_Page excerpt_
Who are the Labour MPs who will not be standing in the 2017 general election?

Helena Horton
Some of Jeremy Corbyn's MPs have said they cannot support him - PA

It could be said the snap election came at a bad time for Labour as they faced a record low in the polls and the party is still suffering spates of in-fighting.

Therefore it is perhaps unsurprising that Jeremy Corbyn is facing a crop of MPs who are saying they cannot stand in the next election.

After the surprise snap election, some of his MPs have announced they will not stand again.

It is expected more may step down in coming days.

Tom Blenkinsop

Mr Blenkinsop's website crashed, seemingly because it couldn't handle the traffic, as he announced he could not stand in the 2017 election.

He said his issues with Jeremy Corbyn meant he could not stand for election, saying:

"I will not seeking re-election as the member of Parliament for Middlesbrough South and East Cleveland. 

“I have made no secret about my significant and irreconcilable differences with the current Labour leadership. It is because of these differences I feel I cannot in good faith stand as the Labour candidate for Middlesbrough South and East Cleveland. 

“Representing the people of Middlesbrough South and East Cleveland has been the proudest years of my life. I will do all I can in my time remaining as an MP to champion my constituents and the area that means so much to me, as I have been proud to do over the last 7 years.”

Alan Johnson
Alan Johnson announced he would step down Credit: Dominic Lipinski/PA Wire

Former Home Secretary Alan Johnson announced he will not be standing for re-election.

He said he will be stepping down from his Hull West and Hessle seat rather than retiring in 2022 when he will be 71. 

In a statement he said:

"As far as the constituency and the Party are concerned, no MP wants to put them through the anguish of a mid-term by-election, so for me the personal decision is whether to retire now or in 2022 when I’ll be into my 70s.

"I’ve decided that going now will give me the opportunity to do other things with my life and is therefore in the best interests of me and my family. I also think it’s best for the Party."

Iain Wright 

Iain Wright MP tweeted a statement on Wednesday morning.

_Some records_
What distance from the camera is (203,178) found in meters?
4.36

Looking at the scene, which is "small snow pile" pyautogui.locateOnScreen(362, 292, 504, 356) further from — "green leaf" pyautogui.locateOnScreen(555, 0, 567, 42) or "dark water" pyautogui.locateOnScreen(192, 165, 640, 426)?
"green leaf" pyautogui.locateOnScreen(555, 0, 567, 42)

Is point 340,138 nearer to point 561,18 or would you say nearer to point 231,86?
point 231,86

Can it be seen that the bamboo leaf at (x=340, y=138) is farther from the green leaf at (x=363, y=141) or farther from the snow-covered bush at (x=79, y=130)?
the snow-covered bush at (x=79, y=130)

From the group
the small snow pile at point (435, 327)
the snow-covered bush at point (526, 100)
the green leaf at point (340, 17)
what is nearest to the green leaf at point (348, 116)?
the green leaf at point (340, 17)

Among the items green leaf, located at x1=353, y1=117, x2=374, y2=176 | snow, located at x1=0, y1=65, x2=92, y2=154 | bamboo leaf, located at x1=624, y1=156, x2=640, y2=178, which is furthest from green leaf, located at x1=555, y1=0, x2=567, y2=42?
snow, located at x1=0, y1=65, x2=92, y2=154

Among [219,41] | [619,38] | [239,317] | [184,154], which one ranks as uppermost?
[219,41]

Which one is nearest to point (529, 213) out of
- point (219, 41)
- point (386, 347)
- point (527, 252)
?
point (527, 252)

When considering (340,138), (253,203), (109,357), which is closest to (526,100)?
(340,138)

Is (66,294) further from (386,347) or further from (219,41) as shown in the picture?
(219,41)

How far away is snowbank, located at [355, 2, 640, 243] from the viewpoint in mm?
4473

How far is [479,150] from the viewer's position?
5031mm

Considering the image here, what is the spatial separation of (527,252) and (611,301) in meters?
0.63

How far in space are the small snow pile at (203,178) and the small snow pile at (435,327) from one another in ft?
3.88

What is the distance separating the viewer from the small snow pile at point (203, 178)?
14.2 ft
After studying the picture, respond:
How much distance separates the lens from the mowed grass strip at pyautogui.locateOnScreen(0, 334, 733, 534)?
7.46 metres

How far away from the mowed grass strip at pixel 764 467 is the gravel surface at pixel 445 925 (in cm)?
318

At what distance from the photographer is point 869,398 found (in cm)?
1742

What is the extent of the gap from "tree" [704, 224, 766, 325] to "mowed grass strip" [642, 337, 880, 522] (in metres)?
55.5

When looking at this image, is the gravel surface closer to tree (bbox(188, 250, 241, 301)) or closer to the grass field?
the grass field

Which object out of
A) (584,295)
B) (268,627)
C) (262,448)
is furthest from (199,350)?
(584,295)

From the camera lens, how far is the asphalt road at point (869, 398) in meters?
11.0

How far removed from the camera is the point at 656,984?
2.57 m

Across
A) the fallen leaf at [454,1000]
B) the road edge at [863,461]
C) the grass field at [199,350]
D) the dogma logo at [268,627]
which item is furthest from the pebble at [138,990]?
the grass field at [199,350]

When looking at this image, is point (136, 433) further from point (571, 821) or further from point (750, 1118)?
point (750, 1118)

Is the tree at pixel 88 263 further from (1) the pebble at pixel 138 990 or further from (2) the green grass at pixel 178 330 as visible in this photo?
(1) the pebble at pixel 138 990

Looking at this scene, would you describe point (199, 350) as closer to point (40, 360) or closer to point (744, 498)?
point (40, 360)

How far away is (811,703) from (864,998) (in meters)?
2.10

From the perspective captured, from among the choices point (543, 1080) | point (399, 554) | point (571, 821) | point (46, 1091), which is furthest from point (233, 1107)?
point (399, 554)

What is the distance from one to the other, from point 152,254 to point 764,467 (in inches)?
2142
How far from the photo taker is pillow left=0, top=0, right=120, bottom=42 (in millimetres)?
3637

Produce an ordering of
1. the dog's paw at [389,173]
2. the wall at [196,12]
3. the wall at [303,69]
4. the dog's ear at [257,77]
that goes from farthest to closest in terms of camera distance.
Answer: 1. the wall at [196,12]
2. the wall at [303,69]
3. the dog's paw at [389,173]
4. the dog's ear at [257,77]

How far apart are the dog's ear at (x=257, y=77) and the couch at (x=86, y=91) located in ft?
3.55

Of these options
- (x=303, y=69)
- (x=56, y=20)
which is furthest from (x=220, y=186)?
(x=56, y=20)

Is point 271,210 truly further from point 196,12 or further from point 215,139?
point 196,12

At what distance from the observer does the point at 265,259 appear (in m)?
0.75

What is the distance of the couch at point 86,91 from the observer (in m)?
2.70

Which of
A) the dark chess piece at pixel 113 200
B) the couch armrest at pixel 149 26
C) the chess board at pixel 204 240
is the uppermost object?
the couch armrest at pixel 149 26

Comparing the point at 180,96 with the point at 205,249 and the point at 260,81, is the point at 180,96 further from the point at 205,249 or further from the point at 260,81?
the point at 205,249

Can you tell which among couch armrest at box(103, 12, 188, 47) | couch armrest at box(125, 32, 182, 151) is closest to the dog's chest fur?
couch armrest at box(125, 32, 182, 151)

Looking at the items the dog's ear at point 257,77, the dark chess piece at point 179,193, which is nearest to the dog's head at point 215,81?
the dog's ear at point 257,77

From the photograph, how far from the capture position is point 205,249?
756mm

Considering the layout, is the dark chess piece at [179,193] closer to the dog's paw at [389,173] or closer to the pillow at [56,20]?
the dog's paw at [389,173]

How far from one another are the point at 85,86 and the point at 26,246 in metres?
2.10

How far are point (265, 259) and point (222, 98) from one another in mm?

_Given exercise A_
Reproduce verbatim everything in the article on Labour MPs not standing in 2017, from "It is expected" down to "the 2017 election.".
_Given exercise B_
Extend the article on Labour MPs not standing in the 2017 general election, beginning immediately after its final sentence.

_Output A_
It is expected more may step down in coming days.

Tom Blenkinsop

Mr Blenkinsop's website crashed, seemingly because it couldn't handle the traffic, as he announced he could not stand in the 2017 election.

_Output B_
He didn't mention Jeremy Corbyn in his statement, writing:

"I do not intend to stand again to become Member of Parliament for Hartlepool.

"It has been an enormous privilege to serve my home town in Parliament.

"I have now been an MP for nearly a third of my life.

"I would like to do other things and now is a good opportunity to do so.

"I would like to thank my constituents for giving me the honour of allowing me to be their Member of Parliament since 2004."

Pat Glass

Pat Glass MP has announced she will not be standing this year.

She said: "I’ve already made my decision and that decision stands. It’s the right thing for me and my constituents."  

Andrew Smith

Andrew Smith, the MP for Oxford East, is not standing for re-election.

He wrote: "I thank constituents for your 30 years of support. It has been a huge privilege to serve as MP for Oxford East, and we have achieved so much together.

"This election is for a Parliament which is likely to run until 2022, when I would be over 71, so I think it is now time for someone else to take forward the work of serving local people as your MP.

"I will therefore not be a candidate in the election".

Gisela Stuart

Gisela Stuart quit on Wednesday evening.

The MP for Birmingham Edgbaston,  told her local party she is standing down after 20 years in the House of Commons.

She said:

 "After 22 years of campaigning and 20 years of having had the privilege of being the MP for this diverse, forever surprising and wonderful marginal seat I know when it is time to stand down and pass on the baton.

"The news yesterday of the early General Election has come as a shock to all of us. It means that we have to take decisions now which none of us thought we'd have to take 48 hours ago. 

"I wanted you to hear from me that I have decided not to contest the Birmingham Edgbaston constituency at the general election in June.

"Together we have done amazing things; things we never expected when I became the first 'Labour gain' of the Labour 1997 landslide as well as the first ever Labour MP for Bartley Green, Edgbaston, Harborne and Quinton.

"We won local battles, brought people together, challenged established assumptions about voters (and sometimes our own) and won elections against Tories that we didn't think were possible. But together we did it . We are Labour and our values are Labour. 

"Whomever is selected as the Labour candidate will have my full backing. I will be with them and you not just in spirit but on the campaign trail. We will fight, as we always do, for every Labour vote."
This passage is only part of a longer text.